= Nearly completely decomposable Markov chain =

In probability theory, a nearly completely decomposable (NCD) Markov chain is a Markov chain where the state space can be partitioned in such a way that movement within a partition occurs much more frequently than movement between partitions.
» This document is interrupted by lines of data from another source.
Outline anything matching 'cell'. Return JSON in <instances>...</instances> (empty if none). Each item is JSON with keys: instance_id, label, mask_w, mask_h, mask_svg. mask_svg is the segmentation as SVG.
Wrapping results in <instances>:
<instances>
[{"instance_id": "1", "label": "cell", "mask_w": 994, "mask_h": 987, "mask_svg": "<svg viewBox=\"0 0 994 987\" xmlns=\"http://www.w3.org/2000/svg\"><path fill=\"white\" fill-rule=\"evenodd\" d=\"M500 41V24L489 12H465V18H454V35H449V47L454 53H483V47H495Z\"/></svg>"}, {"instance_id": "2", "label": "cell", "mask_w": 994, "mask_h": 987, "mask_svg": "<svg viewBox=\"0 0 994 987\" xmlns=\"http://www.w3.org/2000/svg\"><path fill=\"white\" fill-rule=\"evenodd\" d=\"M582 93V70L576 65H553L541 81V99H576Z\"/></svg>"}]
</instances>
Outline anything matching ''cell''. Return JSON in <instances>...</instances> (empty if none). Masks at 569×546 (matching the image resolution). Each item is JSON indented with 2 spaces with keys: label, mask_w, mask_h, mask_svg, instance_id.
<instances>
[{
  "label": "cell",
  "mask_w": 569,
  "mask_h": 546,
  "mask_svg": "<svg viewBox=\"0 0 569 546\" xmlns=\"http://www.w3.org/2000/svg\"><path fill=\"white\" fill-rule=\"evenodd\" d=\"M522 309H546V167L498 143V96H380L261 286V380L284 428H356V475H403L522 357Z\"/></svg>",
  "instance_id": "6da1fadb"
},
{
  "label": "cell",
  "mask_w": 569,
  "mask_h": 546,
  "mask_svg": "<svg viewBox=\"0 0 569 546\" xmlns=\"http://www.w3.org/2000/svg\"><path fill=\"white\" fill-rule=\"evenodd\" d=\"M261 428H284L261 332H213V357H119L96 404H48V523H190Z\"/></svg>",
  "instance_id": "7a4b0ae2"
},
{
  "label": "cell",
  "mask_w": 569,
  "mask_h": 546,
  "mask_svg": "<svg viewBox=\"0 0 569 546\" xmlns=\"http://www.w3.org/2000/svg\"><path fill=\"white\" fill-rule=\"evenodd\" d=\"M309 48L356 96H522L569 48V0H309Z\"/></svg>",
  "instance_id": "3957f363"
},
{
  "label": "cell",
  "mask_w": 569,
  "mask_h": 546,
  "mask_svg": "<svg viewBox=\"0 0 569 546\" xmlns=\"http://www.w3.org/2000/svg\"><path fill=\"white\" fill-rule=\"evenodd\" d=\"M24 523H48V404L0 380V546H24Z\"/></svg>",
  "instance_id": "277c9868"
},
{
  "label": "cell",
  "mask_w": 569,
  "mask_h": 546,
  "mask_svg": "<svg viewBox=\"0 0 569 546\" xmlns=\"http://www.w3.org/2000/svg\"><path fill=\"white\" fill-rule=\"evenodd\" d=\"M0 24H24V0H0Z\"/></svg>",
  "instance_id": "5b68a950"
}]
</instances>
Particularly efficient algorithms exist to compute the stationary distribution of Markov chains with this property.

==Definition==

Ando and Fisher define a completely decomposable matrix as one where "an identical rearrangement of rows and columns leaves a set of square submatrices on the principal diagonal and zeros everywhere else." A nearly completely decomposable matrix is one where an identical rearrangement of rows and columns leaves a set of square submatrices on the principal diagonal and small nonzeros everywhere else.

==Example==

A Markov chain with transition matrix
$$P =
\begin{pmatrix}
\frac{1}{2} & \frac{1}{2} & 0 & 0 \\
\frac{1}{2} & \frac{1}{2} & 0 & 0 \\
0 & 0 & \frac{1}{2} & \frac{1}{2} \\
0 & 0 & \frac{1}{2} & \frac{1}{2} \\
\end{pmatrix} + \epsilon \begin{pmatrix}
-\frac{1}{2} & 0 & \frac{1}{2} & 0 \\
0 & -\frac{1}{2} & 0 & \frac{1}{2} \\
\frac{1}{2} & 0 & -\frac{1}{2} & 0 \\
0 & \frac{1}{2} & 0 & -\frac{1}{2} \\
\end{pmatrix}$$
is nearly completely decomposable if ε is small (say 0.1).

==Stationary distribution algorithms==

Special-purpose iterative algorithms have been designed for NCD Markov chains though the multi–level algorithm, a general purpose algorithm, has been shown experimentally to be competitive and in some cases significantly faster.